Ганна явилась в райком, встала на комсомольский учет.
Труднее было решить проблему с жильем.
Бес прикидывал:
— Вам нужна такая квартира, где бы никто не смог контролировать, когда вы приходите и уходите, кто у вас бывает и по какому случаю. Всякие там углы у хозяек, комнатушки, которые сдают внаем, ни к чему.
— Неужели это так сложно? — наивно спросила Ганна. — Достаточно обратиться к маклеру, и он подыщет то, что требуется.
— Чему вас только учат в ваших закордонных разведшколах? — криво улыбнулся Бес. — Какие здесь, у Советов, маклеры?
Ганна поняла, что опять попала впросак, и не стала раздражать старика ненужными расспросами. Она, к сожалению, нередко делала такие мелкие ошибки, в основе которых было неполное представление о жизни, в которую она вошла с черного хода. А Юлий Макарович не упускал случая, чтобы не отметить ехидно тупость инструкторов, готовивших курьера к рейсу.
Он нашел идеальное решение квартирной проблемы. Город война пощадила, он остался почти нетронутым. Был город из тех областных центров, где только главная улица застроена двух- и трехэтажными каменными зданиями. Они казались островом среди многочисленных частных домов, выстроившихся в прямые, тихие улицы с тополями, с вишневыми и яблоневыми садами. По складу своей жизни обитатели этих домов как бы остановились на полпути между селом и городом. Многие из них работали на мелких предприятиях, имели рабочие профессии, но у себя дома, на своей усадьбе ревниво сохраняли сельский уклад.
На окраине города, на одной из таких улиц стоял небольшой домик, утонувший в саду. Дом этот принадлежал вдове врача, исчезнувшего в годы оккупации: то ли гитлеровцы его расстреляли, то ли он с ними сбежал. Во всяком случае, после возвращения Советской власти вдова, шустрая старушка лет шестидесяти, твердо придерживалась версии, что ее дорогой Гнат Трофимович Твердохлеб положил жизнь за правое дело в борьбе с ненавистными оккупантами. Близкие соседи, правда, кое-что знали, но вся истина была известна, пожалуй, только Юлию Макаровичу. А в то, что знал Бес, редко посвящался еще кто-нибудь.
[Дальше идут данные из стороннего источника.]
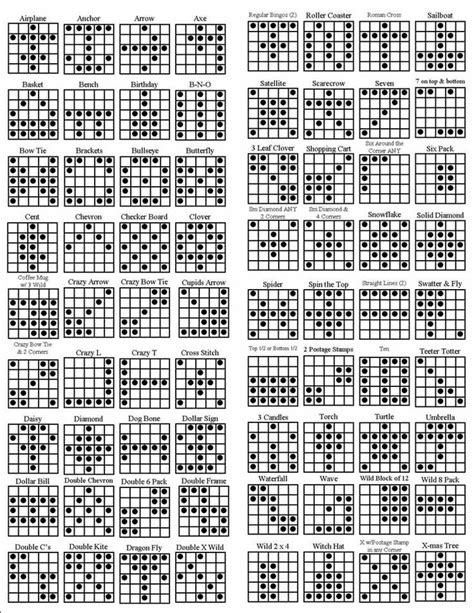 New And Different Ways To Call Bingo Games Bingo Patterns Bingo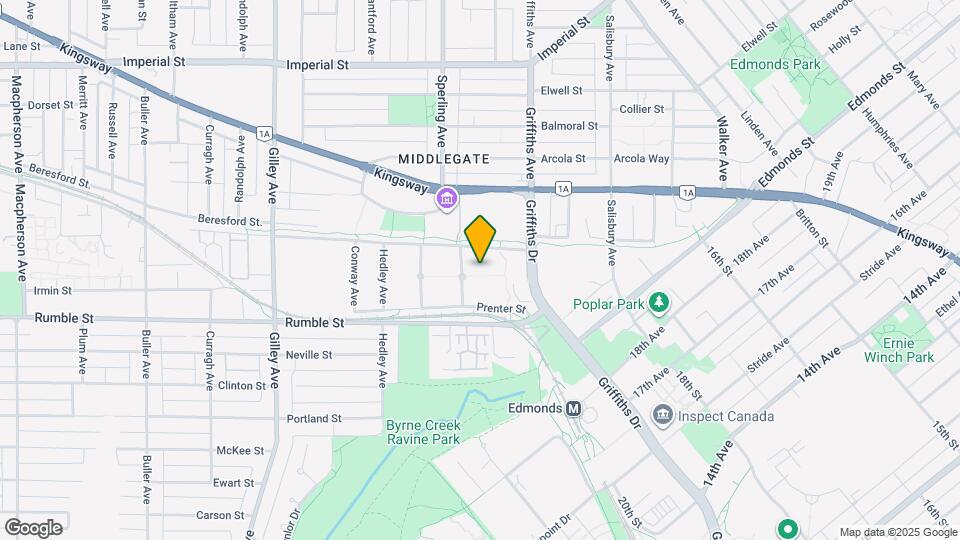 6833 Village Green Map and Location Details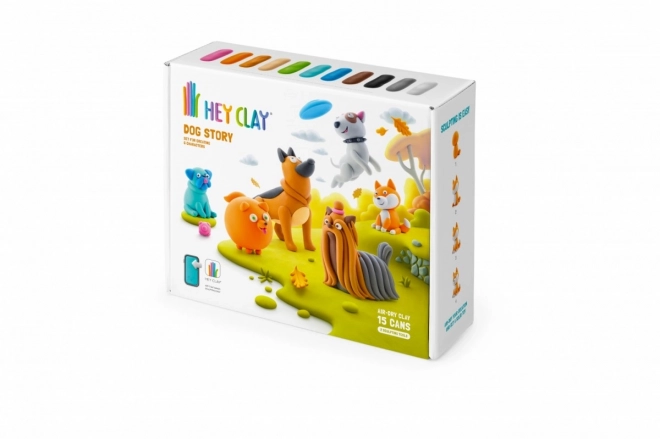 Hey Clay: Verhaal van Honden - set modelleermateriaal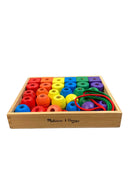 used Melissa & Doug Primary Lacing Beads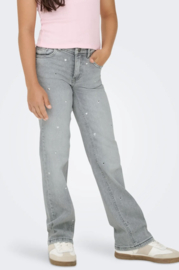 ONLY KOGJUICY HW HEART WIDE LEG REA707 DNM Style No. 15362579 Color: Medium Grey Denim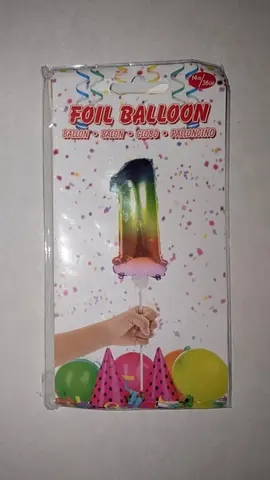 Ballon chiffre anniversaire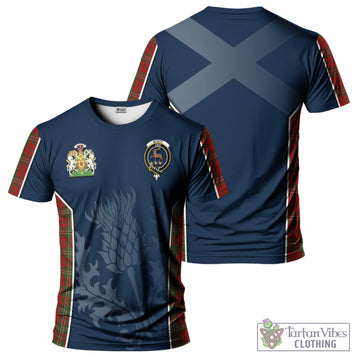 Scott Tartan T-Shirt with Family Crest and Scottish Thistle Vibes Sport Style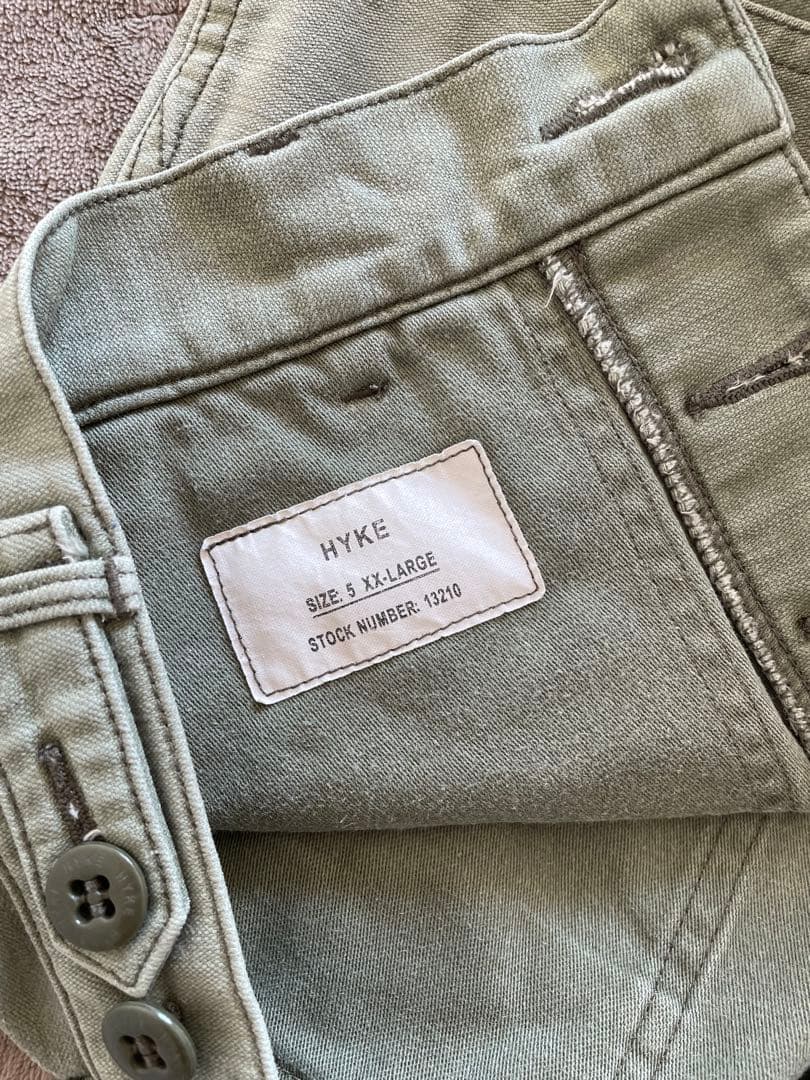 HYKE ベイカーパンツ　サイズ：5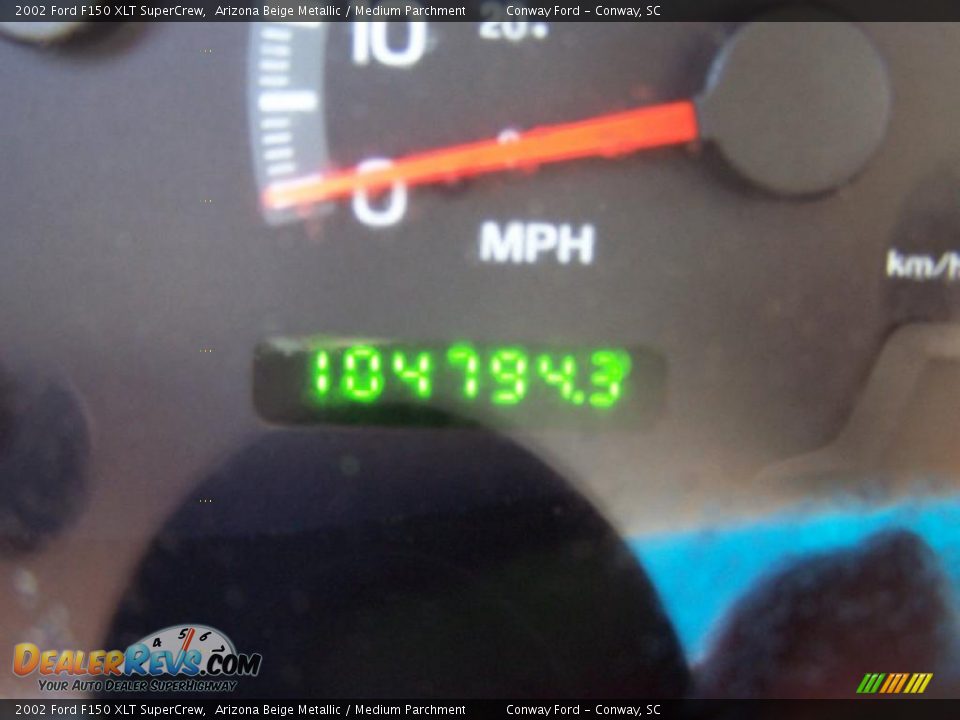 2002 Ford F150 XLT SuperCrew Arizona Beige Metallic / Medium Parchment Photo #25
У вдовы был сын, он работал в одной из центральных областей, и старушка давно собиралась к нему в гости, только вот не на кого было хату бросить. Это знали все соседи.
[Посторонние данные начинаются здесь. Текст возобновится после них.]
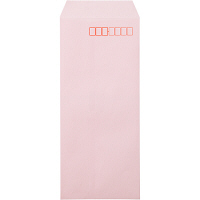 ムトウユニパック ナチュラルカラー封筒 長4 ピンク 300枚（100枚×3袋）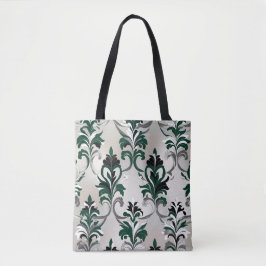 Bolsa Tote Estilo verde, prateado e preto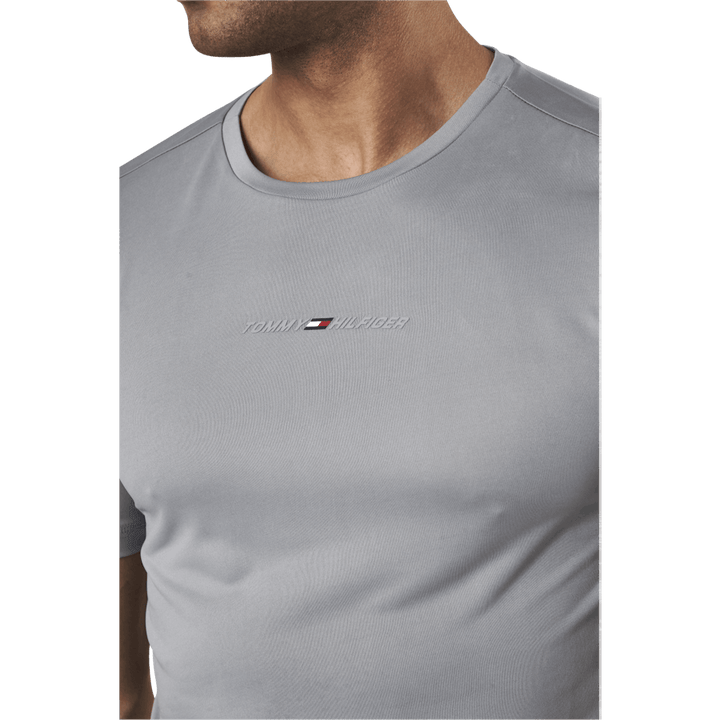 Shoulder Logo Slim Training Tee Silver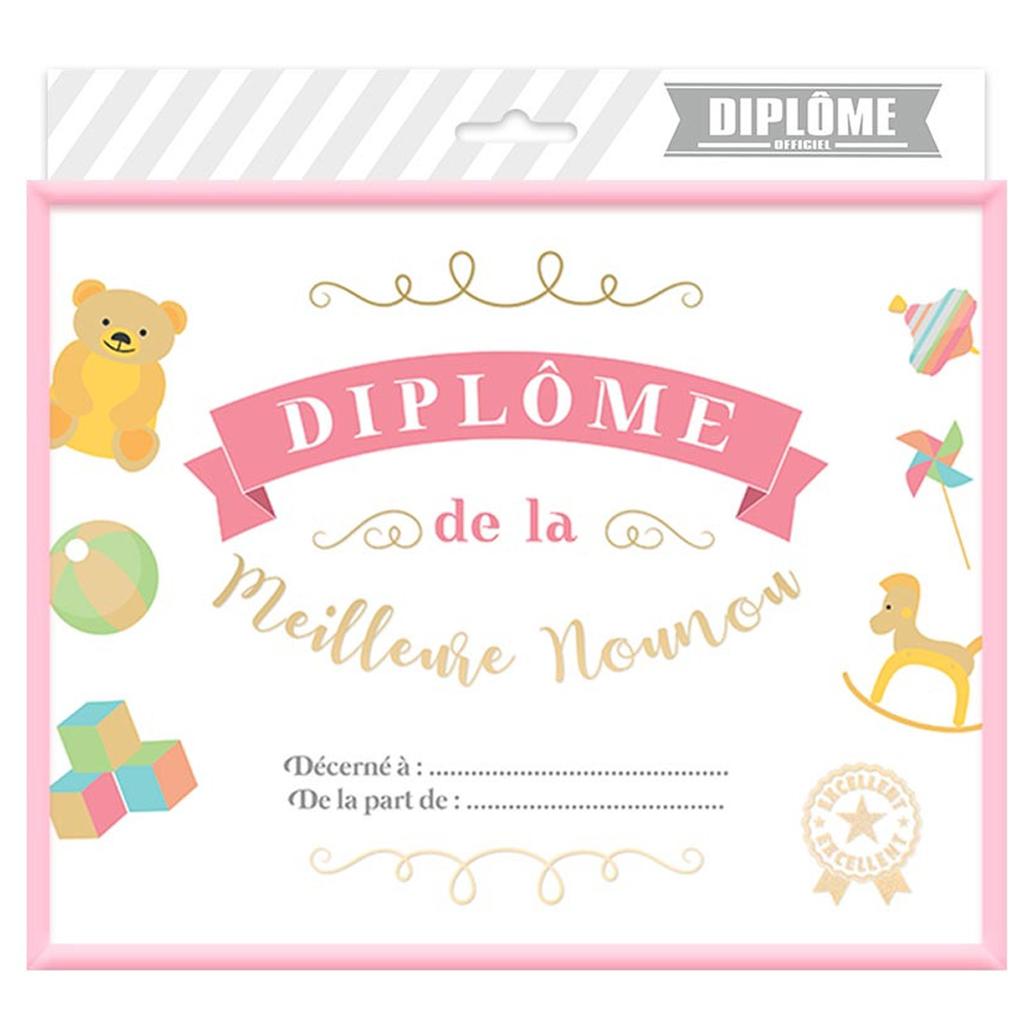 Les Trésors De Lily [A3455] - Multicolored 'Best Nanny' Diploma Frame - 25x20 Cm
Но опять-таки им не было известно, что вдова эта в годы оккупации вместе с мужем своим, Гнатом Трофимовичем Твердохлебом, выдали гестапо двух советских десантников. Десантники были ранены в перестрелке с патрулем и ночью приползли к домику врача. В гестапо, после пыток, их расстреляли.
Но если этот факт не был известен соседям, то это не значит, что о нем не знал Юлий Макарович.
И когда однажды вечером к хозяйке дома пришел солидный, ранее незнакомый ей мужчина и доброжелательно посоветовал поскорее собираться в гости к сыну, а хату свою сдать в аренду, она без особой радости, но и без сопротивления приняла этот совет.
Тем более что доброжелатель подкрепил его пачкой ассигнаций и воспоминаниями о тех днях, когда расстреливали советских десантников, фамилий которых вдова не помнила, а он вот не забыл.
Мужчина сидел в густой тени — вдова экономила на электричестве, — и рассмотреть его лицо было трудно.
— А как же хозяйство, птица, садок? — заволновалась вдова.
— Здесь, — гость указал на деньги, — больше, чем стоит вся ваша рухлядь. Но кое-что продайте, и это будет нормально — нельзя ехать к сыну с пустыми руками, нужны деньги на билет, на гостинцы. А это, — он опять указал на ассигнации, — спрячьте и никому не звука. Соседям скажете, что оставляете дом на племянницу: мол, приехала она с учебы на работу, уничтожили фашисты всю ее родню, кроме вас, разумеется. Надо же где-то сиротинке прислонить голову…
— А у нее и в самом деле…
— Ага. Только если вы такая любопытная, то я еще могу вспомнить, как приходил Гнат Трофимович в гестапо со списком активистов, евреев и коммунистов…
— Ох, не надо! — побледнела вдова. — Я с радостью поеду к сыну, давно не видела, хочется внучат понянчить…
— Так-то лучше, — тяжело усмехнулся гость. Улыбался он странно: раздвигались губы, а лицо оставалось неподвижным, каменным.
Нет, это был не Юлий Макарович. Он бы никогда не сделал такой шаг — «показать» себя в работе. К вдове наведался один из его людей, которого отличал Бес за ум и хватку в сложных ситуациях, Мовчун.
— Дивчина к вам придет завтра, — сказал он.
— Неужто мне так быстро ехать? — всполошилась вдова.